-
Notifications
You must be signed in to change notification settings - Fork 776
Description
New feature
AWS Batch, by default, will attempt to schedule multiple tasks on the same VM. This is great from a cost/time perspective but can have some unwanted side effects.
We consistently see CannotPullContainerError errors, which we believe result from exhausting the boot disk on the VM (default: 30 GB) by attempting to source the Docker containers for all scheduled tasks.

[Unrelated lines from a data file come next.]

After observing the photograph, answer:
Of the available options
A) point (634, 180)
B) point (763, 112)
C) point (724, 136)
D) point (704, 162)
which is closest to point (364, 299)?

The last 5 pipeline errors we see that were submitted on subsequent days:
Caused by:
Task failed to start - CannotPullContainerError: write /var/lib/docker/tmp/GetImageBlob887491687: no space left on device
Caused by:
Task failed to start - CannotPullContainerError: failed to register layer: write /usr/local/x86_64-conda-linux-gnu/sysroot/usr/lib64/locale/locale-archive.tmpl: no space left on device
Caused by:
Task failed to start - CannotPullContainerError: failed to register layer: write /usr/local/bin/ripples-fast: no space left on device
Caused by:
Task failed to start - CannotPullContainerError: failed to register layer: write /usr/local/share/doc/gettext/examples/hello-c++-kde/admin/am_edit: no space left on device
Caused by:
Task failed to start - CannotPullContainerError: failed to register layer: write /usr/local/lib/libopenblasp-r0.3.10.so: no space left on device
An example of a failed pipeline can be found in the community/showcase Workspace on Seqera Platform:
https://cloud.seqera.io/orgs/community/workspaces/showcase/watch/3EdFagC3x2Q6yK
I have uploaded the .nextflow.log file here for convenience:
nf-3EdFagC3x2Q6yK.log
Usage scenario
Running NF pipelines on AWS Batch will pack multiple tasks in the same instance by default.
Suggest implementation
I believe the current NF retry strategy will not work to catch this particular error because the task doesn't generate an exit code and fails to start.
It would be great to automatically retry a task submission by catching the CannotPullContainerError error. If this error is too generic to catch, we could also look more specifically for no space left on device.